### Document
** Begin **

Based on the advantages and disadvantages of the above principles and the considerations related to newly assembled members in practical engineering, this section introduces a new positioning principle, named the modified design configuration positioning (MDCP) principle, which accounts for the deformations of existing members. In this principle, the coordinates of newly added nodes are determined based on the design configuration at the initial moment of a construction stage, whereas the coordinates of the existing nodes are determined based on the configuration of the existing members after deformation. Three cases arise for the positioning of newly assembled members (Figure 2(c), where I′, J′, K′, and L′ denote the deformed positions of nodes I, J, K, and L:

Both nodes of a newly assembled member have been newly added as in the case of member LM in Figure 2(c1).

One node of a newly assembled member has been newly added, whereas the other is already existing, as in the case of member K′L in Figure 2(c1).

** End **

### Exercise description
In the passage on the MDCP principle, what determines the coordinates of newly added nodes? The material after this passage is unrelated to it.

### Information provided

** Begin **

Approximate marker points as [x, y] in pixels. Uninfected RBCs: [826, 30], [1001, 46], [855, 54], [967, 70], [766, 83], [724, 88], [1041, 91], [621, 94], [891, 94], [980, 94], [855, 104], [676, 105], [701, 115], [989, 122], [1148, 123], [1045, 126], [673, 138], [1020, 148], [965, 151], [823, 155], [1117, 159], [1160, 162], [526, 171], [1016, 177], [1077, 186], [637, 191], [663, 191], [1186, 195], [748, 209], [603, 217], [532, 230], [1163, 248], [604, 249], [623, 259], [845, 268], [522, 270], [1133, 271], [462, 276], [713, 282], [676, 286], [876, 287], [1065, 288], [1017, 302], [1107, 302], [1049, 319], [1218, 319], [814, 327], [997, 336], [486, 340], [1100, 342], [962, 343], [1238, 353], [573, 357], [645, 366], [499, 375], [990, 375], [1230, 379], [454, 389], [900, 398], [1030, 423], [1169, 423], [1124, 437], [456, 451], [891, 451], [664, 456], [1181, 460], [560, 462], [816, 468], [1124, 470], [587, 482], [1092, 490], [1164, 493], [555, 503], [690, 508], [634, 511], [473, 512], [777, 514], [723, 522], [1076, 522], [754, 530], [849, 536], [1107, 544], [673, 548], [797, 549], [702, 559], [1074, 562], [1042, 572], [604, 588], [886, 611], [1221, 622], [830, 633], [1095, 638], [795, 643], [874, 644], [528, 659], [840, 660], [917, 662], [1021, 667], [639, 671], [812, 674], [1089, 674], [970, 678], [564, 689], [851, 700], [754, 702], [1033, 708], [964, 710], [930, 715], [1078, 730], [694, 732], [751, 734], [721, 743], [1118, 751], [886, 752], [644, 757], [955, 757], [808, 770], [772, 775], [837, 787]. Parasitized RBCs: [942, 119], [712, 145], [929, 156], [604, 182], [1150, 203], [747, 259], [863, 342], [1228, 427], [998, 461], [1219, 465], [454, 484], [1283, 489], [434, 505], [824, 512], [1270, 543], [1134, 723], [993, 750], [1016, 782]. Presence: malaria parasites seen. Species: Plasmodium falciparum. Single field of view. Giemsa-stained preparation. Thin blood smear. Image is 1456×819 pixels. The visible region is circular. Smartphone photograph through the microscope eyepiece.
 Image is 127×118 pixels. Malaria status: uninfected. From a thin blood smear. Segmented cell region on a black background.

** End **

### Problem solution
The design configuration at the initial moment of a construction stage determines them.